Omit the pictures, but give back every entry below exactly as written.

(Saved data entries)
================================

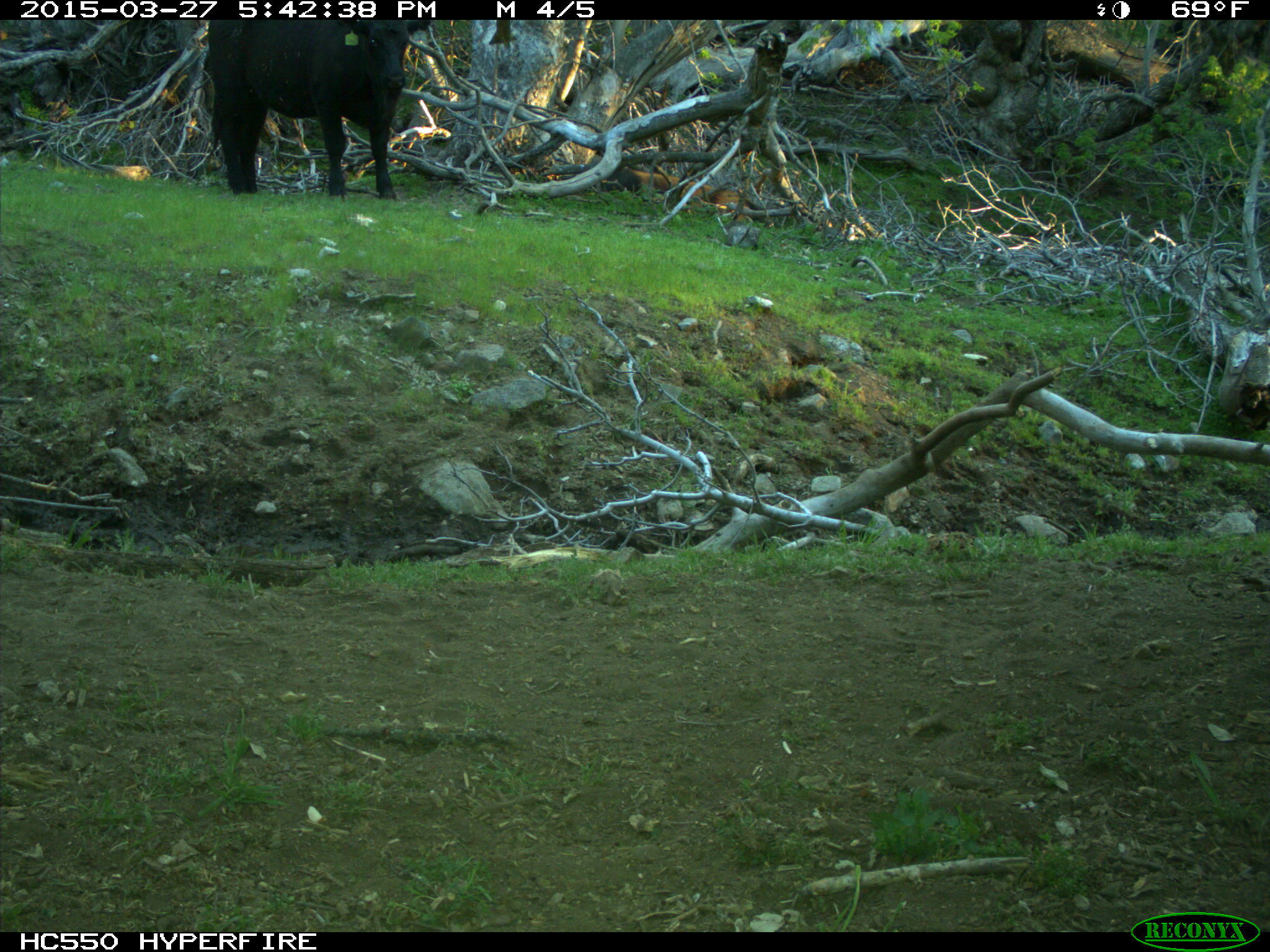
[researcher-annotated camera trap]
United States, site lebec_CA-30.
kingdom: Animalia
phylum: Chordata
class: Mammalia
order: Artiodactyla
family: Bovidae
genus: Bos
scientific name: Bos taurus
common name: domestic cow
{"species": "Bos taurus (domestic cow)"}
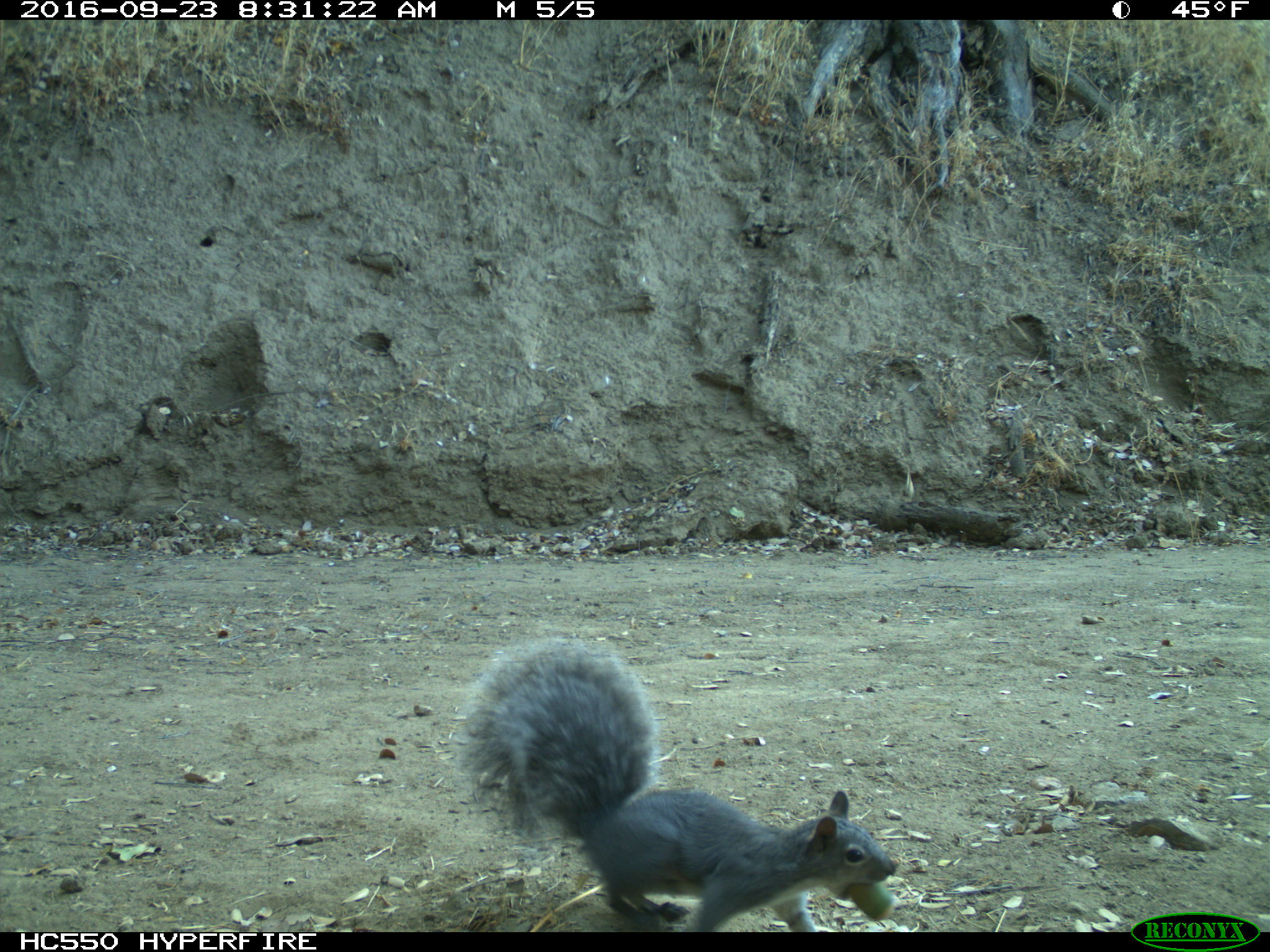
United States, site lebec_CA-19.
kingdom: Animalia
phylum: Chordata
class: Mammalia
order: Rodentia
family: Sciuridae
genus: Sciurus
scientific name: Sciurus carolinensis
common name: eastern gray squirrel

================================

## Exercise output:
[researcher-annotated camera trap]
United States, site lebec_CA-30.
kingdom: Animalia
phylum: Chordata
class: Mammalia
order: Artiodactyla
family: Bovidae
genus: Bos
scientific name: Bos taurus
common name: domestic cow
{"species": "Bos taurus (domestic cow)"}
United States, site lebec_CA-19.
kingdom: Animalia
phylum: Chordata
class: Mammalia
order: Rodentia
family: Sciuridae
genus: Sciurus
scientific name: Sciurus carolinensis
common name: eastern gray squirrel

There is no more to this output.